When the rockets cut off we went right into zero gravity, and it felt as if the bottom had dropped out of everything—which was exactly what had happened because there wasn't any “bottom” or “top” anymore. Zero-g has sometimes been called “free fall” and that's literally true, for it doesn't make any difference that the fall's not toward Earth, but away from it. This condition affects human beings in various ways. Some people love it; it's the kind of floating that used to be possible only in dreams. Others are just plain sick, and this would include a pretty large group if it weren't for those antinausea shots. Still others are terrified—after all, as I learned in Psychology I, fear of falling's one of the two basic fears a baby's born with—and I suspect that I would have come out in the latter category, except that Alex didn't let me.
He raised his seat, then started to undo his straps so that he could reach over and raise mine. The flight attendant rushed right over and started to protest. (She floated through the hatch upside down, as it happened—no wonder their uniforms have pants instead of skirts—and turned so that her feet pointed toward the “floor” more for the passengers' benefit than for any practical reason.) “Sir, passengers are not allowed to—”
Alex pulled his card wallet out of his pocket. “Even with this?” he inquired, holding something out to her.
“Sorry, Mr. Preston. Certainly you may unstrap.”
I looked at him and asked, tactlessly maybe, “Are you a VIP or something?”
He smiled. “Not at all. It's just that I have a card to show that I know how to handle myself in zero-g.” He released the lock on my seat and it sprang forward so that I was sitting up. “It used to be that they wouldn't let anyone unstrap on these short hauls, but as the proportion of experienced space travelers grew, so did the protests. Now they honor the cards. I'm afraid that won't help you or your dad, though.”

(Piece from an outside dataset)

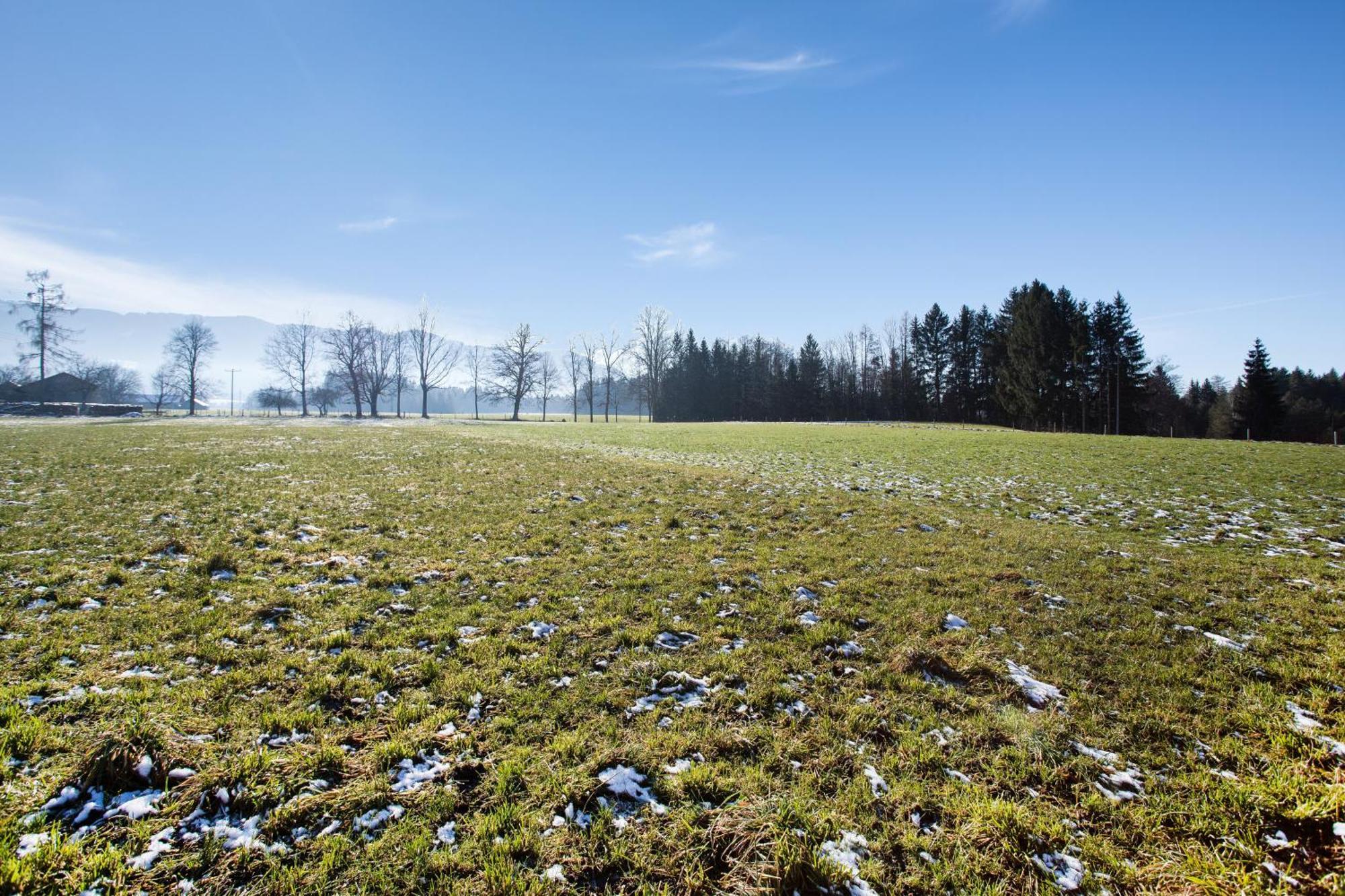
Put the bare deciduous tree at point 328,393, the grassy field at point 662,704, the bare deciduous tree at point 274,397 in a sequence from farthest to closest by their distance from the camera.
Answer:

“I don't want to move around!” I declared fervently.
“I won't argue because they aren't going to let you anyway. But you'd be surprised at how much fun it is once you get a taste of it.”

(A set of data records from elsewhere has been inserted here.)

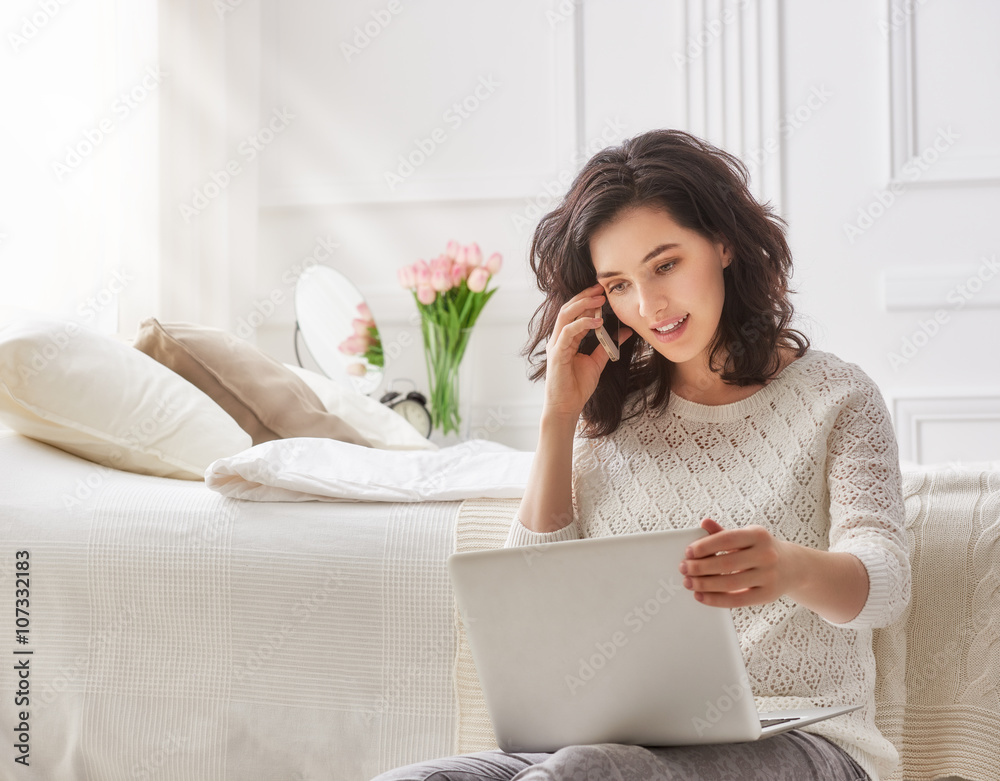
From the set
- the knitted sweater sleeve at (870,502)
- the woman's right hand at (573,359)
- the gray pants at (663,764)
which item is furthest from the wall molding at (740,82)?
the gray pants at (663,764)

“Where did you learn?” I asked. “You're not an astronaut, are you?”
“No. I learned on a trip to Phobos, when I was twelve. All Colonial kids do.”
“For fun?”
“Partly. You might call it a compensation for the centrifuge, which isn't so pleasant.”
“Centrifuge, like the way they test astronauts? Why did you have to do that if you weren't going to be one?”

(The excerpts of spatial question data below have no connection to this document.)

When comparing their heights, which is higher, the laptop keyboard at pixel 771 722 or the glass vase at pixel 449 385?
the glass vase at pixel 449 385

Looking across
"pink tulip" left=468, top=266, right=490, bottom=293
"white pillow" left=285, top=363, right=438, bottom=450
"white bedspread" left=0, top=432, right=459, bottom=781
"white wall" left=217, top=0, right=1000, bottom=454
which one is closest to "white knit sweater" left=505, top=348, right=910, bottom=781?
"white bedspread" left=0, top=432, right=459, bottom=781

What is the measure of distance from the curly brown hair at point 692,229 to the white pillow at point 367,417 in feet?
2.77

“Because I knew that I might want to come to Earth someday. And Earth's gravity is three times what I was born to.” He grinned at me. “If I hadn't trained for it, Earth to me would have been something like that liftoff was to you.”
Slowly I took this in. I'd known Martian gravity was low, but the implications hadn't struck me before. No wonder he'd moved slowly and deliberately back at the terminal. “How could you train for it?” I asked.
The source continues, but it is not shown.